Variational Principle for Relativistic Action

Question

I'm going through p. 27 in Landau & Lifshitz Classical Field Theory (vol 2), and I'm confused as to why only the contravariant part of the proper time is varied? They start with $$\delta S=-mc\delta\int_{a}^{b}ds=0 \tag{p. 27}$$ from which they then write $$\delta S=-mc\int_{a}^{b}\frac{dx_i\delta dx^i}{ds}=-mc\int_{a}^{b}u_id\delta x^i. \tag{p. 27}$$ My explanation is by comparing it to the concept of a dual space in linear algebra, where the covariant part of the proper time $dx_i$ acts as a function, so it would make sense to only vary the "vector" part of the proper time.
I'm also not entirely sure but I think he has defined $$u_i=\frac{dx_i}{ds}.$$

So in summation I have two questions

1. Only the contravariant part of the proper time is varied because analogous to the idea of an inner product in linear algebra we only vary the "vector" part of the inner product and keep the "function" part of the inner product constant.
2. Is $u_i=\frac{dx_i}{ds}$?

I know there's a similar question already on stackexchange but it doesn't help and he doesn't seem to consider the contra- and co-variant parts distinctly.

Answer 1

• L&L are considering Minkowski spacetime in SR (as opposed to a curved spacetime in GR), so the spacetime coordinates with lower indices $$x_i~:=~\eta_{ij}x^j$$ have been lowered by the constant Minkowski metric components $\eta_{ij}$. Hence we can lower the indices in $$u^i~=~\frac{dx^i}{d\tau}\tag{7.1}$$ and the differential $dx^i$ without worrying about derivatives of $\eta_{ij}$, cf. OP's 2nd question.

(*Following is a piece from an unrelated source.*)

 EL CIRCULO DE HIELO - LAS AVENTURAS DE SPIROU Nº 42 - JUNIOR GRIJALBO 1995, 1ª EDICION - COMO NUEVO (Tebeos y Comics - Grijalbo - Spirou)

• Concerning OP's 1st question, L&L are actually varying both $dx^i$ and $dx_i$. They give the same contribution, so there is implicitly a factor $2$ (which is cancelled by a $1/2$ from a square root $ds=\sqrt{dx_idx^i}$).

• General warning: Be aware that a lot is implicitly implied in L&L.

References:

1. L.D. Landau & E.M. Lifshitz, Vol.2, The Classical Theory of Fields, $\S$9.